→ Exercise: Please render every line of the entries below as a numbered list, leaving out the blank lines.

→ Records provided:
----------------
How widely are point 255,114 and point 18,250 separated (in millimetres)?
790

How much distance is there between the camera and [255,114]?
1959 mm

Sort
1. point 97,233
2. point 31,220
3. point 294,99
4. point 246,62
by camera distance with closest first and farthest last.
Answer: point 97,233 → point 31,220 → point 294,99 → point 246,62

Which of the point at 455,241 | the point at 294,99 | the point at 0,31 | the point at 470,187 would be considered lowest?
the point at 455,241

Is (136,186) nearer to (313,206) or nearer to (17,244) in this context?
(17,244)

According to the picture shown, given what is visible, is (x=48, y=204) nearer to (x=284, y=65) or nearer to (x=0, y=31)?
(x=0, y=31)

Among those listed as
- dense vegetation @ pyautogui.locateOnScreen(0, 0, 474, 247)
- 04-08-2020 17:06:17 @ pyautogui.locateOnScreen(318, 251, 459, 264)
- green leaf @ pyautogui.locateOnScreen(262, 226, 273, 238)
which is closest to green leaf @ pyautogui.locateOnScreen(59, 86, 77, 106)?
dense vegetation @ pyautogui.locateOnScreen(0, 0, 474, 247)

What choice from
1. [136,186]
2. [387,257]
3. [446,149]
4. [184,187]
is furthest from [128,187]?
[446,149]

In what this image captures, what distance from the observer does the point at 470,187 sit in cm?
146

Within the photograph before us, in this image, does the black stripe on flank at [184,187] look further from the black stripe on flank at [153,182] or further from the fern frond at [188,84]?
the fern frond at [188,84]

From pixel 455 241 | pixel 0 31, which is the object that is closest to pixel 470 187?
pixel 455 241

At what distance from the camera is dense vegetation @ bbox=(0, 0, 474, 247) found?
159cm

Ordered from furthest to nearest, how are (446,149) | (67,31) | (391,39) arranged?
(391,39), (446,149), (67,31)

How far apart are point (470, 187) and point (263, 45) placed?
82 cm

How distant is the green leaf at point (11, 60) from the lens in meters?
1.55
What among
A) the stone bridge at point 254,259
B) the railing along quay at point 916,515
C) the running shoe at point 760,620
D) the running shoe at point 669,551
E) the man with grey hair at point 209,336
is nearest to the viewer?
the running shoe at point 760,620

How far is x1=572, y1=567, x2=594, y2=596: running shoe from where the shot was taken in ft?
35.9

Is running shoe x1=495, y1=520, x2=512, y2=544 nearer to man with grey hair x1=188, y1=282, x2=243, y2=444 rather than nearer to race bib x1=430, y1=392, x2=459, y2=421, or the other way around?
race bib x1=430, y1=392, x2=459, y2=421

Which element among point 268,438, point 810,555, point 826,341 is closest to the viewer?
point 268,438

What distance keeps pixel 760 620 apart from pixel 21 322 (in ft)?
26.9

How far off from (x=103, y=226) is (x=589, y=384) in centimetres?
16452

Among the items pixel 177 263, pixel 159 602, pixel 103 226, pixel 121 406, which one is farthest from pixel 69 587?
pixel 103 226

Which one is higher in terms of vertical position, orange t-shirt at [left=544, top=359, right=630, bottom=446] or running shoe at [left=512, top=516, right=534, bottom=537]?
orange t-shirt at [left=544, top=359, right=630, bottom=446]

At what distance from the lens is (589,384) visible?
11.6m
----------------
→ Written solution:
1. How widely are point 255,114 and point 18,250 separated (in millimetres)?
2. 790
3. How much distance is there between the camera and [255,114]?
4. 1959 mm
5. Sort
6. 1. point 97,233
7. 2. point 31,220
8. 3. point 294,99
9. 4. point 246,62
10. by camera distance with closest first and farthest last.
11. Answer: point 97,233 → point 31,220 → point 294,99 → point 246,62
12. Which of the point at 455,241 | the point at 294,99 | the point at 0,31 | the point at 470,187 would be considered lowest?
13. the point at 455,241
14. Is (136,186) nearer to (313,206) or nearer to (17,244) in this context?
15. (17,244)
16. According to the picture shown, given what is visible, is (x=48, y=204) nearer to (x=284, y=65) or nearer to (x=0, y=31)?
17. (x=0, y=31)
18. Among those listed as
19. - dense vegetation @ pyautogui.locateOnScreen(0, 0, 474, 247)
20. - 04-08-2020 17:06:17 @ pyautogui.locateOnScreen(318, 251, 459, 264)
21. - green leaf @ pyautogui.locateOnScreen(262, 226, 273, 238)
22. which is closest to green leaf @ pyautogui.locateOnScreen(59, 86, 77, 106)?
23. dense vegetation @ pyautogui.locateOnScreen(0, 0, 474, 247)
24. What choice from
25. 1. [136,186]
26. 2. [387,257]
27. 3. [446,149]
28. 4. [184,187]
29. is furthest from [128,187]?
30. [446,149]
31. In what this image captures, what distance from the observer does the point at 470,187 sit in cm?
32. 146
33. Within the photograph before us, in this image, does the black stripe on flank at [184,187] look further from the black stripe on flank at [153,182] or further from the fern frond at [188,84]?
34. the fern frond at [188,84]
35. From pixel 455 241 | pixel 0 31, which is the object that is closest to pixel 470 187?
36. pixel 455 241
37. At what distance from the camera is dense vegetation @ bbox=(0, 0, 474, 247) found?
38. 159cm
39. Ordered from furthest to nearest, how are (446,149) | (67,31) | (391,39) arranged?
40. (391,39), (446,149), (67,31)
41. How far apart are point (470, 187) and point (263, 45) placed?
42. 82 cm
43. How distant is the green leaf at point (11, 60) from the lens in meters?
44. 1.55
45. What among
46. A) the stone bridge at point 254,259
47. B) the railing along quay at point 916,515
48. C) the running shoe at point 760,620
49. D) the running shoe at point 669,551
50. E) the man with grey hair at point 209,336
51. is nearest to the viewer?
52. the running shoe at point 760,620
53. How far is x1=572, y1=567, x2=594, y2=596: running shoe from where the shot was taken in ft?
54. 35.9
55. Is running shoe x1=495, y1=520, x2=512, y2=544 nearer to man with grey hair x1=188, y1=282, x2=243, y2=444 rather than nearer to race bib x1=430, y1=392, x2=459, y2=421, or the other way around?
56. race bib x1=430, y1=392, x2=459, y2=421
57. Which element among point 268,438, point 810,555, point 826,341 is closest to the viewer?
58. point 268,438
59. What distance keeps pixel 760 620 apart from pixel 21 322 (in ft)?
60. 26.9
61. How far off from (x=103, y=226) is (x=589, y=384) in centimetres?
62. 16452
63. Among the items pixel 177 263, pixel 159 602, pixel 103 226, pixel 121 406, which one is farthest from pixel 69 587?
64. pixel 103 226
65. Which one is higher in terms of vertical position, orange t-shirt at [left=544, top=359, right=630, bottom=446] or running shoe at [left=512, top=516, right=534, bottom=537]?
66. orange t-shirt at [left=544, top=359, right=630, bottom=446]
67. At what distance from the lens is (589,384) visible?
68. 11.6m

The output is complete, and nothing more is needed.